» **WORK REQUIRED**
Your task is to write out the lines from the line containing "1 FUEL FEED AND RETURN PIPE ASSEMBLY" through the last line of the material, exactly.

» **RECORDS**
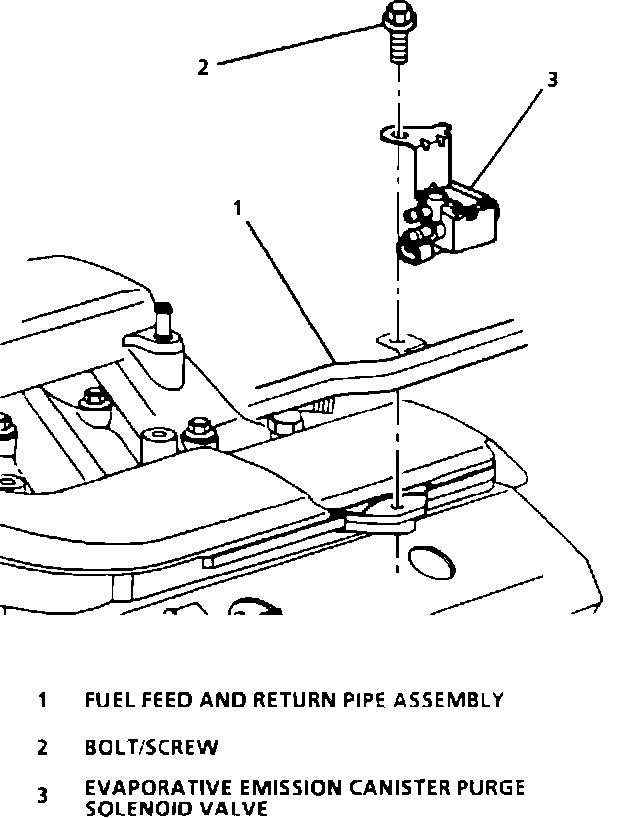 2

3

1

1 FUEL FEED AND RETURN PIPE ASSEMBLY

2 BOLT/SCREW

3 EVAPORATIVE EMISSION CANISTER PURGE SOLENOID VALVE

» **YOUR SOLUTION**
1 FUEL FEED AND RETURN PIPE ASSEMBLY

2 BOLT/SCREW

3 EVAPORATIVE EMISSION CANISTER PURGE SOLENOID VALVE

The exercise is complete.